Aufgaben zur Bearbeitung –
(a) Prüfen Sie anhand der Ukraine-Leseliste, ob die folgenden Aussagen zutreffen, und belegen Sie jede Antwort mit den entscheidenden Worten des Textes. (i) Die Liste erscheint jede Woche. (ii) Die vorliegende Ausgabe stammt vom 536. Tag des Krieges, dem 14. August 2023. (iii) Die Liste besteht aus Links, die kommentiert werden.
(b) Seit welchem Jahr ist der Krieg gegen die Ukraine laut der Ukraine-Leseliste der schlimmste Krieg in Europa?
(c) Schreiben Sie die Ukraine-Leseliste im Anschluss an ihren letzten Satz weiter.

Textauszug –
Ukraine Bookmarks 536
Neue Bellonas Ukraine Leseliste am 536. Tag des Ukraine Kriegs (14. August 2023)
#UkraineBookmarks ist eine kuratierte und kommentierte Liste von Links zum Ukraine Krieg, die ich aktuell lesenswert finde und teilen möchte. Sie erscheint alle zwei Wochen. Ukraine Bookmarks ist eine Art bewerteter Mini-Presse-Reader zum schlimmsten und wahrscheinlich folgenreichsten Krieg in Europa seit 1945 mit den subjektiv lesenswertesten Posts dazu. Meinen anderen Newsletter
findet ihr hier.536 Tage Krieg: Reconquista
Wie alle 14 Tage: Meine völlig subjektive Zusammenfassung zu Russlands Krieg gegen die Ukraine.

Vorgegebene Einträge –
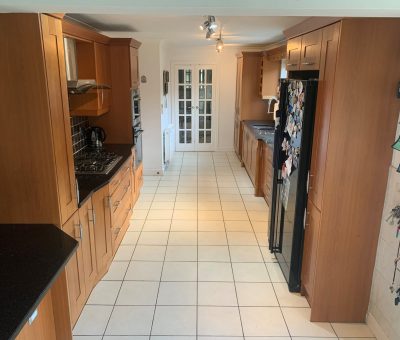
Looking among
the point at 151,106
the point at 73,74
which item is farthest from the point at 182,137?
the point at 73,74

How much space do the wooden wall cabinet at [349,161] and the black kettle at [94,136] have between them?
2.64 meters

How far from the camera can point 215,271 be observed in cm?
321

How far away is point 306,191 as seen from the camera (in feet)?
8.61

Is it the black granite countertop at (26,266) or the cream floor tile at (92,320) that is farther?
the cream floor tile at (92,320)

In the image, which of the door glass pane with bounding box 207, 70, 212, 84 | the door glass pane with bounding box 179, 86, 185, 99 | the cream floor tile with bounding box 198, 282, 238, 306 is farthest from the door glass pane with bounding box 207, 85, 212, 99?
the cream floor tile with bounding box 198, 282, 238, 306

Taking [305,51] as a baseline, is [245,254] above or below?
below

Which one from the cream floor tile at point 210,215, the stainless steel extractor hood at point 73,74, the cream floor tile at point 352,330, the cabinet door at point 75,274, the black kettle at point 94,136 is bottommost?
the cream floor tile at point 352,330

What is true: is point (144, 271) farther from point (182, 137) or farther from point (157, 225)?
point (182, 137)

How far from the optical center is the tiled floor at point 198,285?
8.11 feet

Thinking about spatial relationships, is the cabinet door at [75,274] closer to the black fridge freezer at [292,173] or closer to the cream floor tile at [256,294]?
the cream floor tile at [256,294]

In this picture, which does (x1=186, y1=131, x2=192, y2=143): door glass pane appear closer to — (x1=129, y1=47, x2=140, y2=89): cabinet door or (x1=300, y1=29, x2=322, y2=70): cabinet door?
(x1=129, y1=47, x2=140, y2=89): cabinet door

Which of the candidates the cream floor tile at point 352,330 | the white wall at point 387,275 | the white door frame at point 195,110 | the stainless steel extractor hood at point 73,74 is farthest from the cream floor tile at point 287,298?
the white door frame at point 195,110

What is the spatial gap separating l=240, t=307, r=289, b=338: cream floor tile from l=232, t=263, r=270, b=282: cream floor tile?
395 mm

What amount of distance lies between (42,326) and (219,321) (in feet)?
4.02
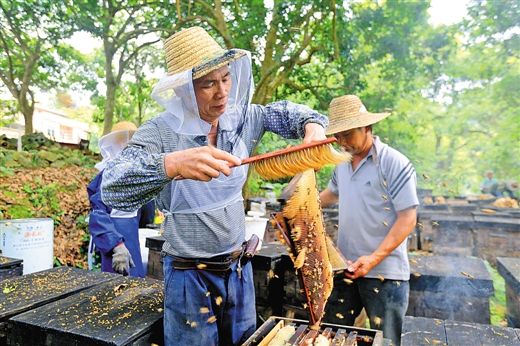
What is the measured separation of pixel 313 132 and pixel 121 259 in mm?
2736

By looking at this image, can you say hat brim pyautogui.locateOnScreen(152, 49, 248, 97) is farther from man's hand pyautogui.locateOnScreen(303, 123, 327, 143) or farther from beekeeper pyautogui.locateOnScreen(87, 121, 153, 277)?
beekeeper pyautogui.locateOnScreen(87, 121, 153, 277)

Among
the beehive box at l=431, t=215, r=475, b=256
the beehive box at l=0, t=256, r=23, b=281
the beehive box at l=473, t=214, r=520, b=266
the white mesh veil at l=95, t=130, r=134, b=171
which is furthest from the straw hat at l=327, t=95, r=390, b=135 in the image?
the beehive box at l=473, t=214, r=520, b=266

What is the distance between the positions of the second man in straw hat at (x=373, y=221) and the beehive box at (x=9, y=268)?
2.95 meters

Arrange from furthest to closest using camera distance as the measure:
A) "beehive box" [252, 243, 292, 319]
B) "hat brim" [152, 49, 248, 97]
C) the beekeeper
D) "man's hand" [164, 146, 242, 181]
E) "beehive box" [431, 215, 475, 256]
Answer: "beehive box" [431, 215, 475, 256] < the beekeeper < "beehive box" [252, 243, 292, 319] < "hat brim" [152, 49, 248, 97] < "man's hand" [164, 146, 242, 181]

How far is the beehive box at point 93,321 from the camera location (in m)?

Lösungen der Aufgaben –
(a)
(i) Nein: „Sie erscheint alle zwei Wochen.“
(ii) Ja: „am 536. Tag des Ukraine Kriegs (14. August 2023)“
(iii) Ja: „eine kuratierte und kommentierte Liste von Links zum Ukraine Krieg“

(b) Seit 1945.

(c)
Guten Morgen,
mit jedem Tag, der diesen Sommer vergeht, entscheidet sich ein wenig mehr, wie sich das Kriegsglück in der Ukraine wendet. Und damit auch - wie ich fürchte - die gesamte Sicherheitsarchitektur in Europa mit massiven Folgen für uns. Die ukrainische Gegenoffensive läuft gegen die Uhr. Und sie hat klare Begrenzungen:
Rasputiza (“Schlammperiode”) im Herbst: Wenn irgendwann im Oktober/November die Straßen und Feldwege der Ukraine im Schlamm versinken, wird keine Bewegung mehr möglich sein - ebenso wenig wie im Winter.
Unterstützung im Westen: Je mehr uns erzählt wird, dass das alles ohnehin keinen Zweck hat und die Ukraine den Krieg praktisch bereits verloren hat, umso mehr werden weitere Ressourcen vor dem Land zurückgehalten. Der Aufstieg von AfD und die mögliche Wiederwahl von Trump 2024 steht ganz klar auf Putins Habenseite als Perspektive für den Krieg. Militärisch wird er den nicht gewinnen. Aber wenn seine Freunde im Westen siegen, könnte er ihn wenigstens nicht verlieren.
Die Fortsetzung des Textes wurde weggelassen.